God is teaching me to open up and talk to Him.

That He won't be bored . . .

or rushed . . .

or irritated.




That talking to Him in an atmosphere of unconditional love and acceptance is healing.  

That letting Him know my deepest thoughts draws us close . . . 

just like any other healthy relationship.




He says, "Come close to me, and I will come close to you."  
(James 4:8)




And I have.

And He has.

And I'm beginning to see . . .




. . . that opening myself up in an atmosphere of perfect grace

can be the safest place in the world . . .





. . . and make these walks the best time of the day.







Thursday, April 5, 2012

In March???


Can you imagine the delight . . .




Of two girls . . . 




That can play in the sprinklers . . .




In March???

Sunday, April 1, 2012

Sharing Our Gifts

My friend Shay and I have an understanding.  She gets overwhelmed thinking about decorating her house, picking out fabrics, matching trims, finding accessories, etc.  So,  I help her.




Actually, I have no idea what I'm doing, but she makes me feel like I do, acting as if I have saved her decor, listening wide-eyed to my sage advice.

I don't have the heart to tell her I'm playing it by ear as we go.  I just bluff and pray hard that I don't waste her money . . . destroy her room . . . ruin her life.  It's a big responsibility.

And my gift to her.




I, on the other hand, get overwhelmed by anything non-human that grows.  Well . . . maybe not easy things like mold or mildew, but hard things like plants!!

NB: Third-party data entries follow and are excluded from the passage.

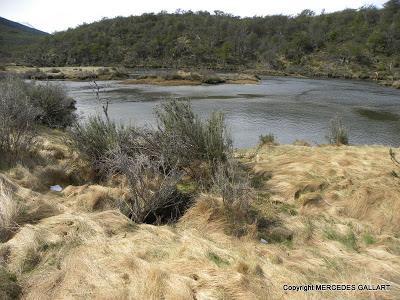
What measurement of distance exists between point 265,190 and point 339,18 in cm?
7884

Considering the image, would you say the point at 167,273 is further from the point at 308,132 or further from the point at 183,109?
the point at 308,132

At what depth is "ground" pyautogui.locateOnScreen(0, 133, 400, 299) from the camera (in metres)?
3.28

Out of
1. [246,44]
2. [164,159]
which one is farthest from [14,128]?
[246,44]

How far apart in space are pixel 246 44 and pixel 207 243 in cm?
7091

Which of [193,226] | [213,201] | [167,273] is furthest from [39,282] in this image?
[213,201]

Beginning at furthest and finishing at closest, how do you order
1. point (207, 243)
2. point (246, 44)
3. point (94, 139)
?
point (246, 44) < point (94, 139) < point (207, 243)

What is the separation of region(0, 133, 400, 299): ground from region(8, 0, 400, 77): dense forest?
42949 mm

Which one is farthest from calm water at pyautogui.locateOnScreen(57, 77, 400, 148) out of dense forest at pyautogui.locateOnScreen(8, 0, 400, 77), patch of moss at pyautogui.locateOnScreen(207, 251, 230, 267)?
dense forest at pyautogui.locateOnScreen(8, 0, 400, 77)

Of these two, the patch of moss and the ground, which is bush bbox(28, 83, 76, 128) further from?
the patch of moss

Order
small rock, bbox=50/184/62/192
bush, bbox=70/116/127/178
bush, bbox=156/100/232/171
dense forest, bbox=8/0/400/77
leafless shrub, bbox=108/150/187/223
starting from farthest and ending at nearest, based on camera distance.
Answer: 1. dense forest, bbox=8/0/400/77
2. bush, bbox=70/116/127/178
3. bush, bbox=156/100/232/171
4. small rock, bbox=50/184/62/192
5. leafless shrub, bbox=108/150/187/223

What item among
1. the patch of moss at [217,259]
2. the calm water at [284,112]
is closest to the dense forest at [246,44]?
the calm water at [284,112]

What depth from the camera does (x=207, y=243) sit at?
4098 mm

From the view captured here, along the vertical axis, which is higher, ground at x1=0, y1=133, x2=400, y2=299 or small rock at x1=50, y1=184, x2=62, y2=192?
ground at x1=0, y1=133, x2=400, y2=299
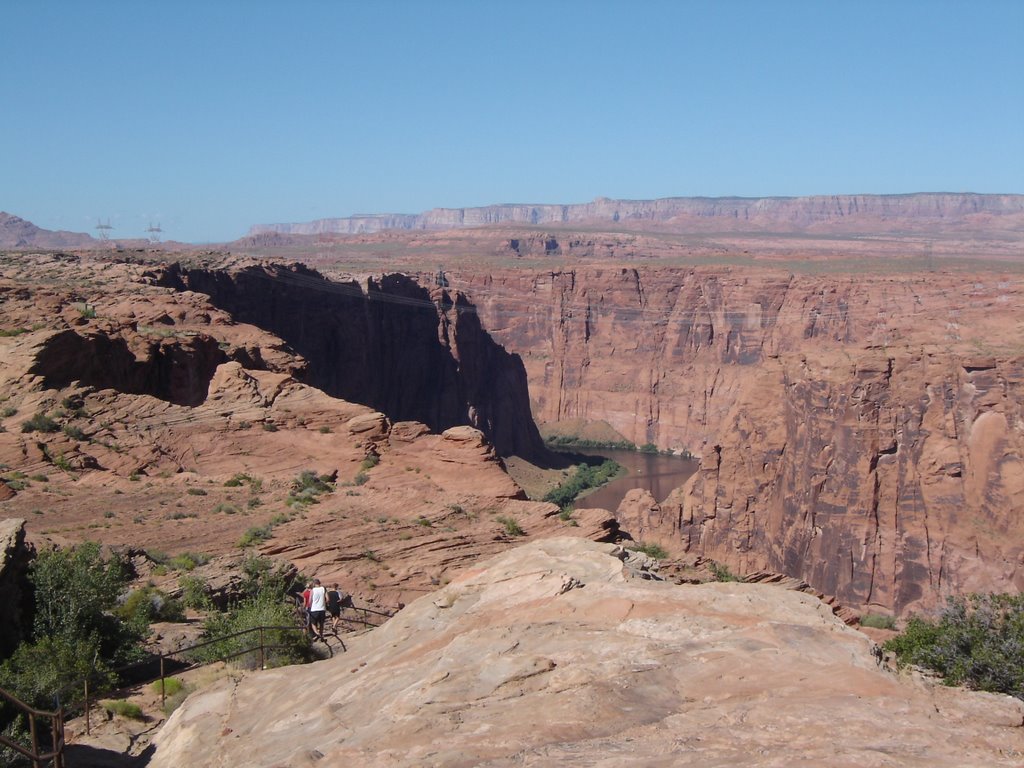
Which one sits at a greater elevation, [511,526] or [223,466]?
[223,466]

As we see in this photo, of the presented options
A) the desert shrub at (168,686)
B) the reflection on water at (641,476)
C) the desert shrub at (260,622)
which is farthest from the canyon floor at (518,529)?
the reflection on water at (641,476)

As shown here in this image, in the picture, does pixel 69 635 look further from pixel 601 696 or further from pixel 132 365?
pixel 132 365

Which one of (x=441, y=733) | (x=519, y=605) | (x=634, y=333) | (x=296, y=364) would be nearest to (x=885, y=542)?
(x=296, y=364)

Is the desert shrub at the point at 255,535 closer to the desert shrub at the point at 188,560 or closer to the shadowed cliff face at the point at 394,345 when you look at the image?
the desert shrub at the point at 188,560

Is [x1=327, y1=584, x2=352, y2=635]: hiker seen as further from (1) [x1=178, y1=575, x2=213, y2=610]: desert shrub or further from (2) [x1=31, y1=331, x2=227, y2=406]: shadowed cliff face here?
(2) [x1=31, y1=331, x2=227, y2=406]: shadowed cliff face

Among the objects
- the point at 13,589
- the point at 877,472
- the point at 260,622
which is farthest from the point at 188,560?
the point at 877,472

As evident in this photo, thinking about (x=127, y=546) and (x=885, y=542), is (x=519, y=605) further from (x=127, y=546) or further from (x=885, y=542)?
(x=885, y=542)
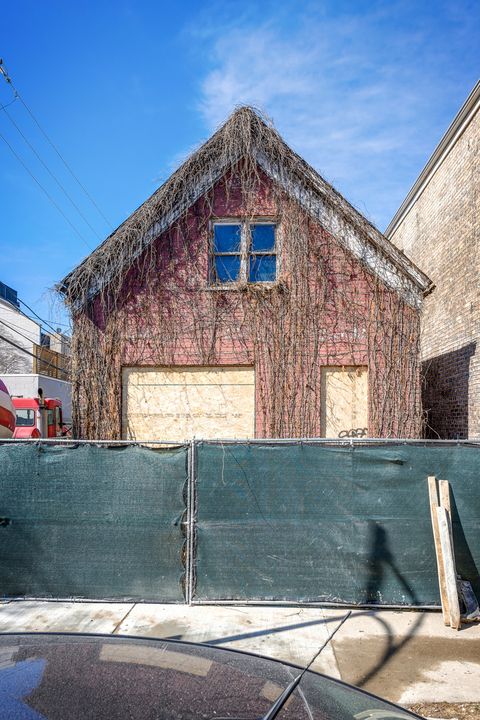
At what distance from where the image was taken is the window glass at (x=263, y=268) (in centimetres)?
1068

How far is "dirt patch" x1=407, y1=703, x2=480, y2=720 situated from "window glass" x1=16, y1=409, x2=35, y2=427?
808 inches

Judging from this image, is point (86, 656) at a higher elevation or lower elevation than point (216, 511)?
higher

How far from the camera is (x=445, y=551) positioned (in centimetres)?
654

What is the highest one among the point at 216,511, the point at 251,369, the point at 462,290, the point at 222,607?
the point at 462,290

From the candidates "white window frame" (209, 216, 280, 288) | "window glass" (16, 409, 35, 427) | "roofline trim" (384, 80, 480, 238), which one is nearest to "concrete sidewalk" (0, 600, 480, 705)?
"white window frame" (209, 216, 280, 288)

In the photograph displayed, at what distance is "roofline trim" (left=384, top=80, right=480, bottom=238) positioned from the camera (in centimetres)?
1146

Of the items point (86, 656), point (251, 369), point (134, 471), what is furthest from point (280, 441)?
point (86, 656)

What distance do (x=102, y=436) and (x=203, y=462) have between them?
3.68 m

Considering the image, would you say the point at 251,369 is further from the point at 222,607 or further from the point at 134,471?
the point at 222,607

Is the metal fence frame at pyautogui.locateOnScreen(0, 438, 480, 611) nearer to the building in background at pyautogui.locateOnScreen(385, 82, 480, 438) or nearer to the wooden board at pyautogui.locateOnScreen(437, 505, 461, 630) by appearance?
the wooden board at pyautogui.locateOnScreen(437, 505, 461, 630)

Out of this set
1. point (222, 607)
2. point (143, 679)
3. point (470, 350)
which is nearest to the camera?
point (143, 679)

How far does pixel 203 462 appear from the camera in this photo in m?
7.14

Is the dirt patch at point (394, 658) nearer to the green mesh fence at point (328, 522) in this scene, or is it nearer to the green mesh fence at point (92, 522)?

This spring after I helped Shay pick out fabrics for her guest room; she reciprocated by determining to assist me in filling some planters for my back porch.

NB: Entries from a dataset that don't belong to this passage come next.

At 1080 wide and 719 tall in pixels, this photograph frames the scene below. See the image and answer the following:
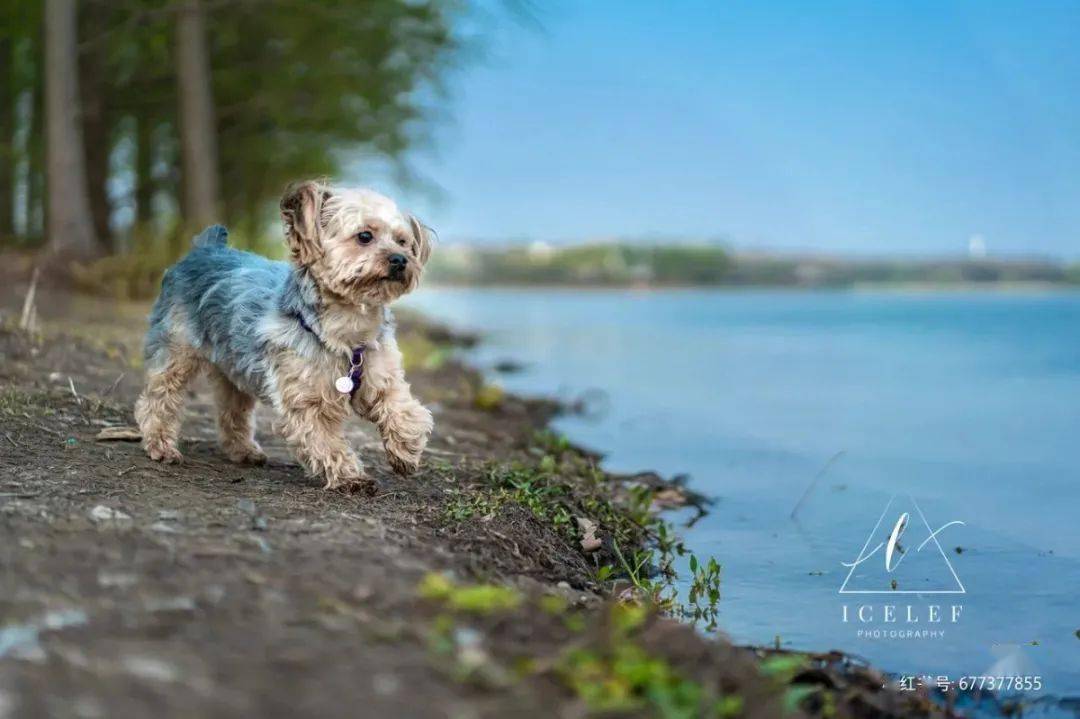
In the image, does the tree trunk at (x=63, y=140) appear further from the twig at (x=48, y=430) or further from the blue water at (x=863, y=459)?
the twig at (x=48, y=430)

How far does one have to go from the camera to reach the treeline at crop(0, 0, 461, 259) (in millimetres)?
17562

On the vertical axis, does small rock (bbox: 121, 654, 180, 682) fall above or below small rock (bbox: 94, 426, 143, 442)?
below

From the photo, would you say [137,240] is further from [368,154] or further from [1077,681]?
[1077,681]

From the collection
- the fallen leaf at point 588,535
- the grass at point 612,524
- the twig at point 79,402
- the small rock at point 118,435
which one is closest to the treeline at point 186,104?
the twig at point 79,402

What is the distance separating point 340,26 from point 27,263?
5777 millimetres

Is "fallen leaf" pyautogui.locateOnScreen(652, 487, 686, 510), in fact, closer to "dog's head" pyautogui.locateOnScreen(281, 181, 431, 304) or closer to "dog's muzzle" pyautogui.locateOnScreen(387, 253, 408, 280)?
"dog's head" pyautogui.locateOnScreen(281, 181, 431, 304)

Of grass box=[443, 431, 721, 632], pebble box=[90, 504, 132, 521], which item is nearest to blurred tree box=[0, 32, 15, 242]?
grass box=[443, 431, 721, 632]

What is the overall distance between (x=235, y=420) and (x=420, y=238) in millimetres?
1609

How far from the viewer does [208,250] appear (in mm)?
7086

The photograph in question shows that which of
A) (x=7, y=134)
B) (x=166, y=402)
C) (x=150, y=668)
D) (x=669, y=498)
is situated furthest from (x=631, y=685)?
(x=7, y=134)

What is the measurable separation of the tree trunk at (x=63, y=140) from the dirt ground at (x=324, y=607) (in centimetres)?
1106

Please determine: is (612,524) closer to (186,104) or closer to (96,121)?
(186,104)

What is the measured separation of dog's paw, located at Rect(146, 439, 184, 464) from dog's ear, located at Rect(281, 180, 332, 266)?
1383mm

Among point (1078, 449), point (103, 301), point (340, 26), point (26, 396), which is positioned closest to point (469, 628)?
point (26, 396)
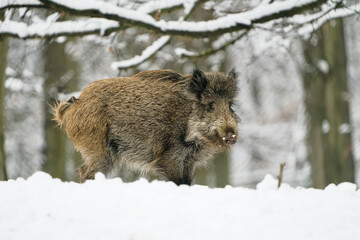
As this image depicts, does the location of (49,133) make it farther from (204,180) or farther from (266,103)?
(266,103)

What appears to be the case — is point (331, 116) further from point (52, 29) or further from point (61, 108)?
point (52, 29)

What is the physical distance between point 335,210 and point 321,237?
522 mm

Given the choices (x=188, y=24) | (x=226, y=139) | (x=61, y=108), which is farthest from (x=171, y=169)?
(x=188, y=24)

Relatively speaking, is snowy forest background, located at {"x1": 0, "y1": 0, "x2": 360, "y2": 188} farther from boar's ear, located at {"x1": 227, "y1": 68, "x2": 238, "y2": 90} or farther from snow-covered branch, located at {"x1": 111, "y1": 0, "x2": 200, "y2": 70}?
boar's ear, located at {"x1": 227, "y1": 68, "x2": 238, "y2": 90}

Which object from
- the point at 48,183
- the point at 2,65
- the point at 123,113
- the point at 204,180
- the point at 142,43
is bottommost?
the point at 204,180

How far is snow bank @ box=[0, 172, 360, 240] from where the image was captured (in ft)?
10.8

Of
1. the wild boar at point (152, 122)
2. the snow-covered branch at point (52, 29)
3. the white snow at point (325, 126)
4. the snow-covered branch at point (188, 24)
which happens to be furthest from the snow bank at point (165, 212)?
the white snow at point (325, 126)

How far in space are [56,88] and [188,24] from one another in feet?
20.4

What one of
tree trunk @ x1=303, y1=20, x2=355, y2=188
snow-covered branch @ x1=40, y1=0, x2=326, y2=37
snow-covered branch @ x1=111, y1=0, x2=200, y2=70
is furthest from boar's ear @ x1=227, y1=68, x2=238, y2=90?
tree trunk @ x1=303, y1=20, x2=355, y2=188

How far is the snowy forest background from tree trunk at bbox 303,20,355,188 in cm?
2

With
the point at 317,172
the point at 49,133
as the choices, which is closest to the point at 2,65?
the point at 49,133

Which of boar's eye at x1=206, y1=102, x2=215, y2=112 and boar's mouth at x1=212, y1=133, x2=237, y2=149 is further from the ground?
boar's eye at x1=206, y1=102, x2=215, y2=112

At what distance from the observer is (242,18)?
19.2ft

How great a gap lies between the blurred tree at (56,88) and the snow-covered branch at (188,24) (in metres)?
5.87
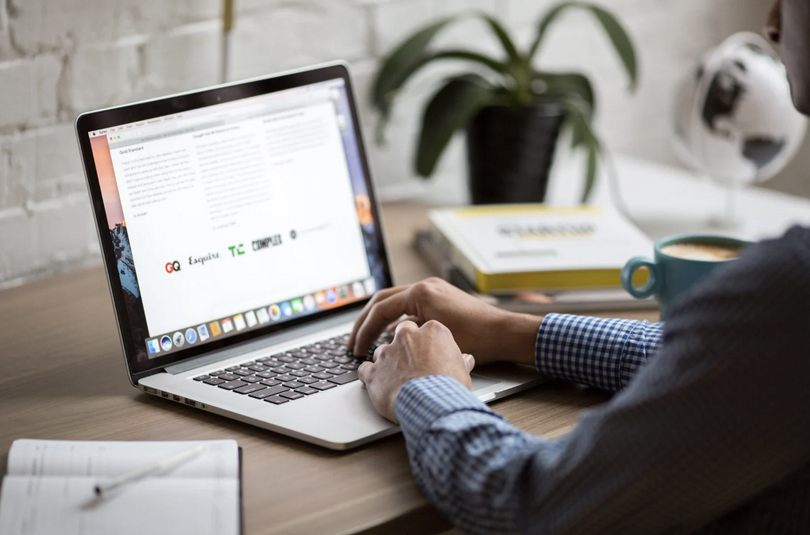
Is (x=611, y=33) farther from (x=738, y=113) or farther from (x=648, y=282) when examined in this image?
(x=648, y=282)

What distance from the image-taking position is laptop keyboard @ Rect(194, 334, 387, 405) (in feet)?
2.68

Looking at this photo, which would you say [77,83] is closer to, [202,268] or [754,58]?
[202,268]

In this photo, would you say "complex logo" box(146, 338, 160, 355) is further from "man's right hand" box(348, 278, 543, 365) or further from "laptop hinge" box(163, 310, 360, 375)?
"man's right hand" box(348, 278, 543, 365)

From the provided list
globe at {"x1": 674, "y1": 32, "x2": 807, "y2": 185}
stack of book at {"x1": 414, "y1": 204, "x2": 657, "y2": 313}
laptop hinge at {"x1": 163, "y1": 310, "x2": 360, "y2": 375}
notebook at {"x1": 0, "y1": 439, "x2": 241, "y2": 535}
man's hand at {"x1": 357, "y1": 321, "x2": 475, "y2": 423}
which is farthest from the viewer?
globe at {"x1": 674, "y1": 32, "x2": 807, "y2": 185}

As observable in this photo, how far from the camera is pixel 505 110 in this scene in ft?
4.39

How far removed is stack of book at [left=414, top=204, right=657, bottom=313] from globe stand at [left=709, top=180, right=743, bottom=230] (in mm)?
237

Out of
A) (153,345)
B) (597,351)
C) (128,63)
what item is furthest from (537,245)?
(128,63)

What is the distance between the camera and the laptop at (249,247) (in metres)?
0.83

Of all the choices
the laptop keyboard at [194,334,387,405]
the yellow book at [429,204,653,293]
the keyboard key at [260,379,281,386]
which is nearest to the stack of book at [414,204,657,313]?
the yellow book at [429,204,653,293]

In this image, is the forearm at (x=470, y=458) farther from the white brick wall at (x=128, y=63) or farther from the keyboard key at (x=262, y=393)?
the white brick wall at (x=128, y=63)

She's great at planters and ferns and perennial beds . . . basically anything rooted into soil.  This is her window box after planting.  Just wait until the end of the summer.  It will blow your socks off!!

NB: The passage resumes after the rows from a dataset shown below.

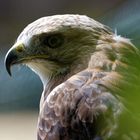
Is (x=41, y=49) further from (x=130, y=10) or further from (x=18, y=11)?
(x=18, y=11)

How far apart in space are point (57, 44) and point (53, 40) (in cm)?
4

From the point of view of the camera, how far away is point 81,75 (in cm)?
353

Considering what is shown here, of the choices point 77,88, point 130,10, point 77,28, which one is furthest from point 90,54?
point 130,10

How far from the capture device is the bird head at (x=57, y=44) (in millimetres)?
3695

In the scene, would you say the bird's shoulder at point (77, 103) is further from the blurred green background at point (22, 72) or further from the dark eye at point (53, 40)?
the blurred green background at point (22, 72)

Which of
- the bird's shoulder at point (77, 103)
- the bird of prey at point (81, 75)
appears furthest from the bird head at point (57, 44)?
the bird's shoulder at point (77, 103)

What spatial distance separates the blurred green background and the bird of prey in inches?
4.6

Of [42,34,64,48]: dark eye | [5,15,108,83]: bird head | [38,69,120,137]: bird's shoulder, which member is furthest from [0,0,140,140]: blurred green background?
[38,69,120,137]: bird's shoulder

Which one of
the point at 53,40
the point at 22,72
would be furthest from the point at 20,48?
the point at 22,72

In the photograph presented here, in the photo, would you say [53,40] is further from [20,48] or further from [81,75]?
[81,75]

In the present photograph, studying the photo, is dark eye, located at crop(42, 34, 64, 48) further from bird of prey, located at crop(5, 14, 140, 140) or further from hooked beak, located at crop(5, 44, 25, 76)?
hooked beak, located at crop(5, 44, 25, 76)

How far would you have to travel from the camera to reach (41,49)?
373 cm

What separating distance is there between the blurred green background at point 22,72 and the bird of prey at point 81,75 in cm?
12

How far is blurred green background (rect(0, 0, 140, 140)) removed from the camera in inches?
165
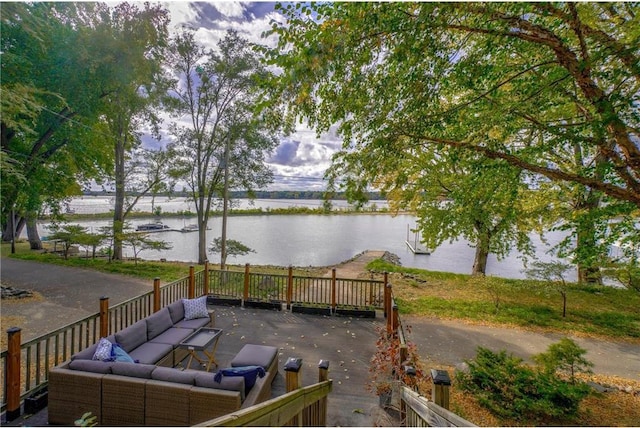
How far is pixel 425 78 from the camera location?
3.60 meters

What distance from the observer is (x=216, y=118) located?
41.2ft

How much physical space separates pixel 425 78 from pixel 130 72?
9434 mm

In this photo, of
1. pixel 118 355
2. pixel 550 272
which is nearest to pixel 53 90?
pixel 118 355

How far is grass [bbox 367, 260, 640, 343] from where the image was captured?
7.66 meters

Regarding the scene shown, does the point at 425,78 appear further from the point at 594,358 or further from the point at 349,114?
the point at 594,358

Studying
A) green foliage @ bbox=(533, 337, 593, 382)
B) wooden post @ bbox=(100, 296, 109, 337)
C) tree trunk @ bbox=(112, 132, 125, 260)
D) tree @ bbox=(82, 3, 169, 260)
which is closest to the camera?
green foliage @ bbox=(533, 337, 593, 382)

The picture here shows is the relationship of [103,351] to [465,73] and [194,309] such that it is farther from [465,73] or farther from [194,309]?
[465,73]

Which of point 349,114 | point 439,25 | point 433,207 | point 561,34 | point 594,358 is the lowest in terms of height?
point 594,358

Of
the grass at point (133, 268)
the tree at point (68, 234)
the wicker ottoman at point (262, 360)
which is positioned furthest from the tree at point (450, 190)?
the tree at point (68, 234)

I become a blubbering fool when walking in to a nursery and beginning to consider seasons of bloom, charting the light, matching up plants with similar water needs, dead-heading, fertilizing, and drainage.  Good grief, I haven't had to put that much thought into raising my children!!




She helps me pick out flowers.  She checks out the little plastic how-to-care-for tags.  She consults the sales assistants.  She talks me through my breathing when I begin to hyperventilate with the minutiae of it all.




She even taught me about the "thriller," "filler," and "spiller" principle of planting.  I thought she was a flat-out genius.  Until I learned that it's such a common concept that the plant companies have started tagging their plants with those designations.




She arranged my planters, trying to remain calm as I bumbled my way through planting.




Here it is . . . one of my two finished planters.  Dracena, lantana, upright geraniums, cascading geraniums, ivy, and asparagus fern.  Positively dreamy!

Now if all planets align, the sun rays come in at the right angle, and no one shakes the container, maybe they will actually survive and thrive.




And there is also the matter of remembering to water it! Children tell you when they're thirsty.  With plants, I'm somehow supposed to remember to do this on my own.

This summer, I must now keep me hydrated, keep children hydrated, keep pets hydrated, and now, somehow, keep these plants hydrated.  (More deep and slow breathing.)

Shay is confident I can do it.  She's like that.

I believe the dusty blue of the bedspread will go with the blue in her oriental rug . . . and that the lamp looks right . . . and that using antique kitchen scales as an accessory really is "in."

Sharing our gifts, believing in each other, cheering each other on.  It's the blessing of friendship.